There was no answer except to mix as much of a lie as necessary with all the truth she could remember.

“I worked some time ago on an attempt to have the workhouse laws altered. Of course, I was just a very small part of the attempt; I merely collected a little information. There were others far more important, people with influence and wisdom. Sir Lockwood was most kind to us then, and I felt he was a man of both compassion and integrity.”

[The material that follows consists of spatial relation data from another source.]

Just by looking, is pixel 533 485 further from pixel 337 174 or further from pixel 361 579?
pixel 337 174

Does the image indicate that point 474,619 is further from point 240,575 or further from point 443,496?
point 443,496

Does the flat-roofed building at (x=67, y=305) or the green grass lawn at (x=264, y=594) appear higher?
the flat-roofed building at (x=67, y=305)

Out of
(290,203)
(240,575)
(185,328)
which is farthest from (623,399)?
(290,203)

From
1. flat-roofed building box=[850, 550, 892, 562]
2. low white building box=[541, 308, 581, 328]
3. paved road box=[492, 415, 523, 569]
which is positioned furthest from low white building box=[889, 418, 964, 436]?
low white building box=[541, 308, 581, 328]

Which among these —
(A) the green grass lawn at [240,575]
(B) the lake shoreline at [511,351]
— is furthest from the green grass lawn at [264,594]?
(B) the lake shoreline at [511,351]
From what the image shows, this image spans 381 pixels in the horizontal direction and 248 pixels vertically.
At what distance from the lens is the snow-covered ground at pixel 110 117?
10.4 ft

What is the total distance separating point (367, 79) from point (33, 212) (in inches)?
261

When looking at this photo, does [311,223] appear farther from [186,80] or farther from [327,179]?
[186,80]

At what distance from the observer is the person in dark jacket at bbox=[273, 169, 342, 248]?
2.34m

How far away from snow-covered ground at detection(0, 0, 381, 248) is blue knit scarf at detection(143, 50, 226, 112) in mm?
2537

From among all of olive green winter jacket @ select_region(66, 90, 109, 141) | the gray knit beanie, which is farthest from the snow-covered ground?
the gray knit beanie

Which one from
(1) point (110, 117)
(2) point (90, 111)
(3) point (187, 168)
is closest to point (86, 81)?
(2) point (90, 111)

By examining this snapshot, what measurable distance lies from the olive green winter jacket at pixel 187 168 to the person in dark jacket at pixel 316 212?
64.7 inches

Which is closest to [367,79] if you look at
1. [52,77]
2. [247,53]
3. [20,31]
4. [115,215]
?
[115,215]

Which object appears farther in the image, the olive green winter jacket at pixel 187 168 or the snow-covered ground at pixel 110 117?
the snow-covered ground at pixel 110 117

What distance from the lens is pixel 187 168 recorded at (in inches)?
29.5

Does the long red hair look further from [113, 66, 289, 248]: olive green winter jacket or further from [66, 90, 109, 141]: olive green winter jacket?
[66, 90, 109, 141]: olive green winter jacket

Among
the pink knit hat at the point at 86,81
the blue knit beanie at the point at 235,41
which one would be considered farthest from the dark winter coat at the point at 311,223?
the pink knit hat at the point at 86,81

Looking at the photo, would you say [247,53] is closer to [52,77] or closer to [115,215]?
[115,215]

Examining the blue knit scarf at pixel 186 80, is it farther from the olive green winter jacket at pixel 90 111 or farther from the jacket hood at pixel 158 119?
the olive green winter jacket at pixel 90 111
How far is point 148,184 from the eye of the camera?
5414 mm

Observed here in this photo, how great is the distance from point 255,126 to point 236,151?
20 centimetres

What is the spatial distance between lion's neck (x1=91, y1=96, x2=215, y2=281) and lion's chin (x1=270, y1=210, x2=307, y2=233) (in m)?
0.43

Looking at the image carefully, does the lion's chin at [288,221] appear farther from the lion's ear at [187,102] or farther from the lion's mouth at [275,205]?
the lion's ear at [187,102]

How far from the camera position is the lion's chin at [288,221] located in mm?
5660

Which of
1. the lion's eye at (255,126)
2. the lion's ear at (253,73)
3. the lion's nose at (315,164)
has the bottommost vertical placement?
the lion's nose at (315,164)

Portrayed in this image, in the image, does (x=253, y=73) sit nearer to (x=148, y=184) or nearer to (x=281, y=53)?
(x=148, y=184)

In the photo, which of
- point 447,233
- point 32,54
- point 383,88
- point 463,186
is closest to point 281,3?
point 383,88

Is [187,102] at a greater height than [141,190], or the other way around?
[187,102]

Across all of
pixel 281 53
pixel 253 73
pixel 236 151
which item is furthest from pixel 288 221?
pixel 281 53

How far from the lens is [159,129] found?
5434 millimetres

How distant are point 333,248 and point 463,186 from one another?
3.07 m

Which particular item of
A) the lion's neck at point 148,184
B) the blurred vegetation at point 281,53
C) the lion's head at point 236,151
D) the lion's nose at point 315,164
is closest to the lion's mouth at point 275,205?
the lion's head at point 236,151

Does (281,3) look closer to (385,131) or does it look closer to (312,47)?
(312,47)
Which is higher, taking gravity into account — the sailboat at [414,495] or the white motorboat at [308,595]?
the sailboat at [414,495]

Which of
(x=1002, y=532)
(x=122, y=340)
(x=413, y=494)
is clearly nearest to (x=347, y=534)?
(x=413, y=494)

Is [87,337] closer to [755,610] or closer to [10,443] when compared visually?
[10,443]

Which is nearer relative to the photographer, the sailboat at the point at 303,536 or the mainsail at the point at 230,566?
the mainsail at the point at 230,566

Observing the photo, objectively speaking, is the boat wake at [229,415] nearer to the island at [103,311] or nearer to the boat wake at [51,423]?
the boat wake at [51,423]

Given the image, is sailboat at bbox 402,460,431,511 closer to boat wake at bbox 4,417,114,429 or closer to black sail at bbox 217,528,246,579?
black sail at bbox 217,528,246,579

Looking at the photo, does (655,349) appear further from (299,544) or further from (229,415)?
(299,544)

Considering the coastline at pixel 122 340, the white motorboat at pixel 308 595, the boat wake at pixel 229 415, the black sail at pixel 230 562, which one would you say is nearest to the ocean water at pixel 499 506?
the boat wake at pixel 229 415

“Yes,” Amethyst Hamilton agreed with a smile, leading the way into the withdrawing room and offering Charlotte a chair by the fire. “You could not have described him better,” she said, sitting down herself. “There were many who disagreed with him over one subject or another, but none I ever knew who felt he had been either self-seeking or dishonest.” She pulled the bell rope at her elbow, and when the maid appeared she ordered tea to be brought, and after a glance at Charlotte, sandwiches and cakes as well. When the maid had gone she continued speaking.

“It is strange how many people do not wish to speak of the dead. They send cards or flowers, but if they call they talk of the weather or my health, or of their own. Of anything but Lockwood. And I feel as if they are wishing him out of existence. It is most unreasonable of me; I daresay they do it out of consideration for my feelings.”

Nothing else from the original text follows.